羟基多巴胺 神经保护 依西酞普兰 西酞普兰 神经炎症 帕金森病 药理学 医学 疾病 内科学 海马体 抗抑郁药
作者
Begench Ovlyakulov,Beilei Hu,Hong-Yang Kan,Qing Guo,Xiaofen Li,Huihui Fan,Hongmei Wu,Jianyong Wang,Xiong Zhang,Jian‐Hong Zhu
出处
期刊:International Immunopharmacology [Elsevier]
卷期号:139: 112715-112715
标识
DOI:10.1016/j.intimp.2024.112715
摘要

Citalopram and escitalopram are structurally close-related antidepressants and both forms are widely used in the world. We aimed to comparatively evaluate the anti-neuroinflammatory and neuroprotective effects of escitalopram and citalopram in Parkinson's disease (PD) mouse model. Mice were randomly divided into six groups and received 6-hydroxydopamine (6-OHDA) or vehicle administration. The mice were then treated with escitalopram, citalopram or saline for consecutive 7 days. Behaviors, neuroinflammation, neurotransmitters, and neurotoxicity were assessed. Results showed that citalopram but not escitalopram worsened body weight loss and increased freezing time in the PD mice. Both drugs had no impact on the anxiety-like behaviors but ameliorated the depressive-like behaviors as in elevated plus maze and sucrose splash tests.
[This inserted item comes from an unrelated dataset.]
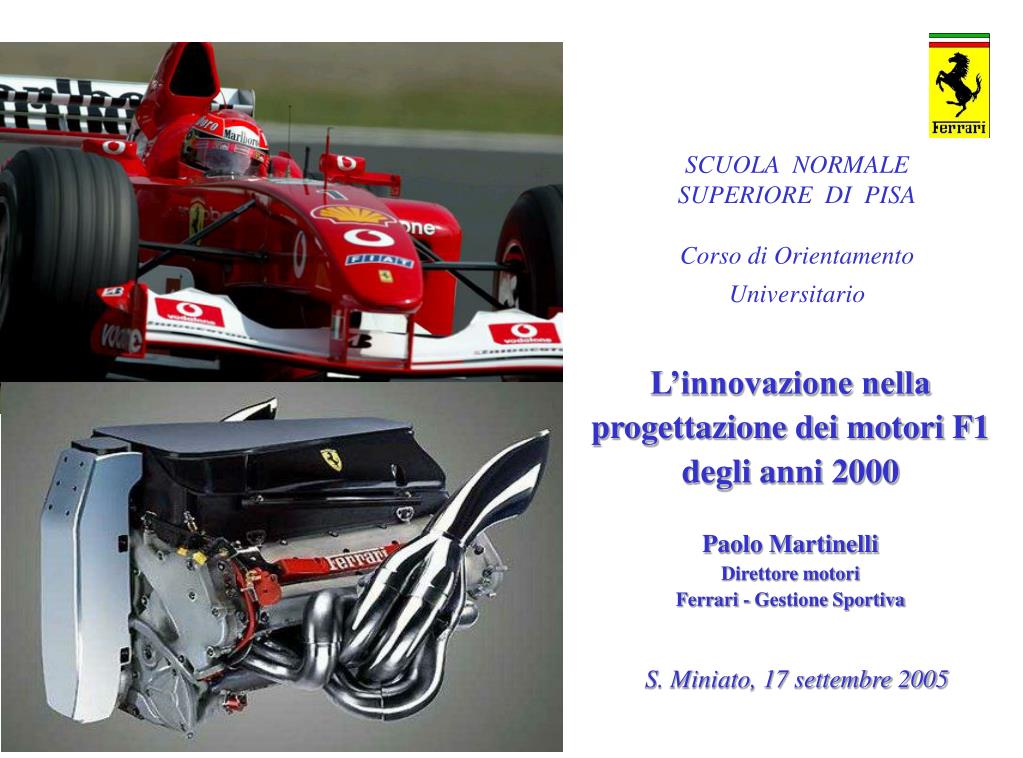PPT - L'innovazione nella progettazione dei motori F1 degli anni 2000 Paolo  Martinelli Direttore motori Ferrari - Gestione Sp PowerPoint Presentation -  ID:715215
Escitalopram but not citalopram ameliorated motor discoordination in the PD mice as in rotarod test. In accordance, escitalopram but not citalopram attenuated the 6-OHDA-induced nigrostriatal dopaminergic loss. Further mechanistic investigations showed that both drugs mitigated activations of microglia and astrocytes and/or levels of pro-inflammatory cytokines in the PD mice, but escitalopram showed appreciably better effects in the substantia nigra. Neurotransmitter examination in the prefrontal cortex suggested that the two drugs had comparable effects on the disturbed neurotransmitters in the PD mice, but citalopram was prone to disrupt certain normal homeostasis. In conclusion, escitalopram is moderately superior than citalopram to suppress neuroinflammation and to protect against dopaminergic neuronal death and motor discoordination in the 6-OHDA-induced PD mice. Our findings imply that escitalopram shall be prescribed with priority over citalopram to treat PD patients with depression as escitalopram may meanwhile provide greater additional benefits to the patients.